▸ PASSAGE TO READ
......
Resource Allocation for a Wireless Coexistence Management System Based on Reinforcement Learning
In industrial environments, an increasing amount of wireless devices are used, which utilize license-free bands. As a consequence of these mutual interferences of wireless systems might decrease the state of coexistence. Therefore, a central coexistence management system is needed, which allocates conflict-free resources to wireless systems. To ensure a conflict-free resource utilization, it is useful to predict the prospective medium utilization before resources are allocated. This paper presents a self-learning concept, which is based on reinforcement learning. A simulative evaluation of reinforcement learning agents based on neural networks, called deep Q-networks and double deep Q-networks, was realized for exemplary and practically relevant coexistence scenarios. The evaluation of the double deep Q-network showed that a prediction accuracy of at least 98 % can be reached in all investigated scenarios.
💡 Research Summary
The paper addresses the growing problem of mutual interference among heterogeneous wireless devices operating in license‑free bands within industrial environments. To mitigate this, the authors propose a centrally managed coexistence system that uses reinforcement learning (RL) to predict future medium utilization and allocate conflict‑free resources accordingly. The central coordination point (CCP) acts as an RL agent, observing the radio environment through two types of measurements: (1) a fast‑Fourier‑transform (FFT) based spectral snapshot of the entire band, and (2) a wireless‑interference‑classification (WIC) output that identifies which known wireless technologies are present. In the experimental setup, the WIC component is omitted for simplicity, leaving the FFT magnitude as the sole observation.
......
▸ INSTRUCTIONS
A: In the text on wireless coexistence management, what prediction accuracy did the double deep Q-network reach?
B: Extend the research summary on reinforcement learning for wireless coexistence management, starting after its final sentence.

▸ SOURCE MATERIAL
......
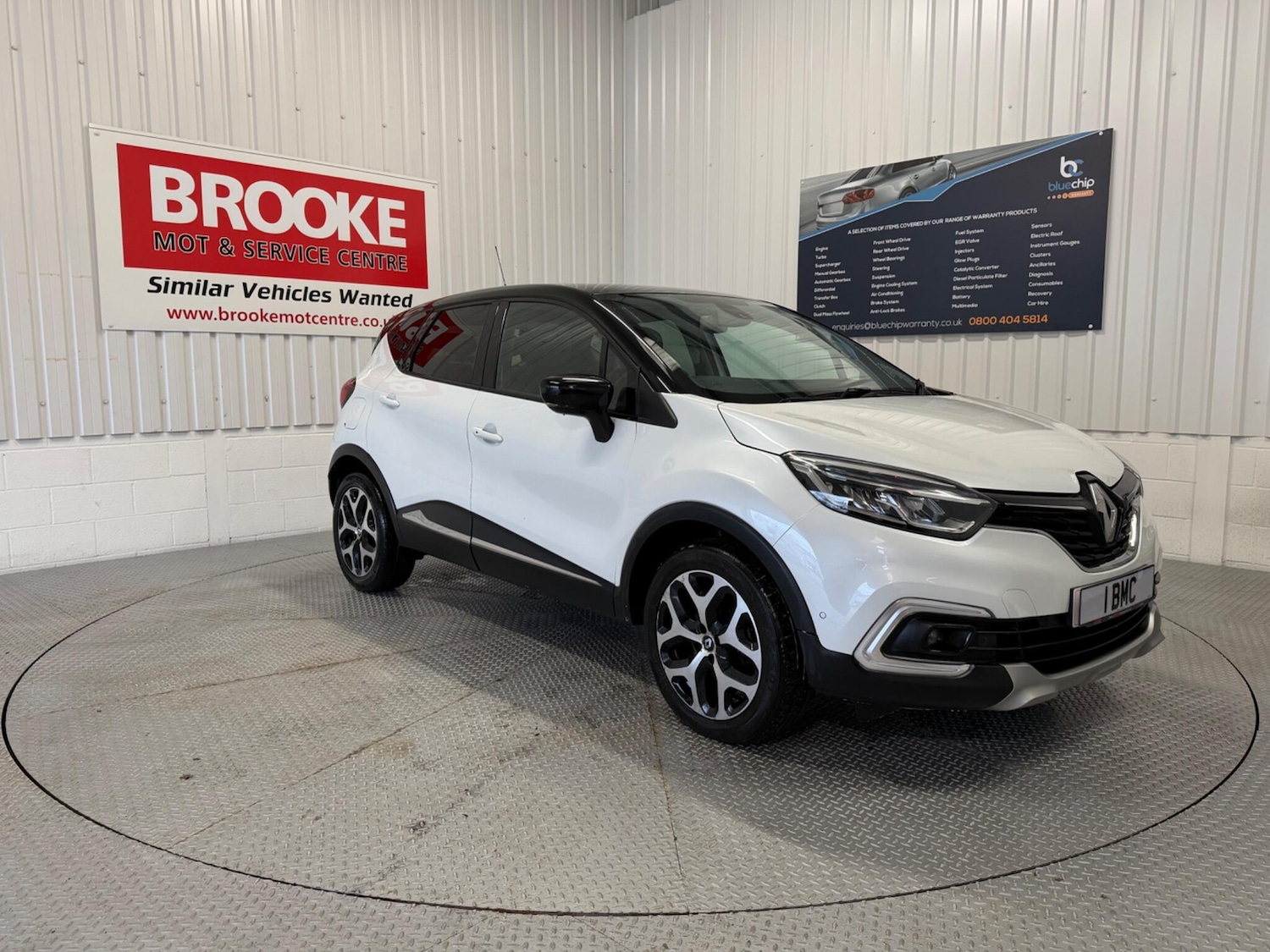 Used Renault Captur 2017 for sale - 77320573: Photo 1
......
▸ ANSWERS FOR THE EXERCISE
A: It reached a prediction accuracy of at least 98 % in all investigated scenarios.

B:
Actions correspond to resource allocations for each wireless network (WN) under the CCP’s control. Some WNs use static channel selection (e.g., WLAN) and receive a single frequency channel, while others employ frequency‑hopping (e.g., Bluetooth) and receive a set of channels from which they can choose. After the CCP allocates resources, each WN transmits data and evaluates the quality‑of‑coexistence (QoC) metric, which aggregates transmission time, update latency, and packet‑loss ratio. The QoC values are fed back as the reward vector R for the RL agent, directly linking the success of the allocation to the learning process.
Two RL algorithms are compared: a deep Q‑network (DQN) and a double deep Q‑network (DDQN). Both use a feed‑forward neural network with four dense layers (sizes 256, 64, 32, and 4) to map observations to Q‑values for each possible action. Experience replay is employed in both cases, while the DDQN additionally uses a target network to reduce over‑estimation bias inherent in single‑network Q‑learning. Hyper‑parameters (learning rate 1e‑4, discount factor 0.96, minibatch size 32, ε‑greedy exploration decaying from 1.0 to 0.01, target‑network update every 20 episodes) are tuned for stability.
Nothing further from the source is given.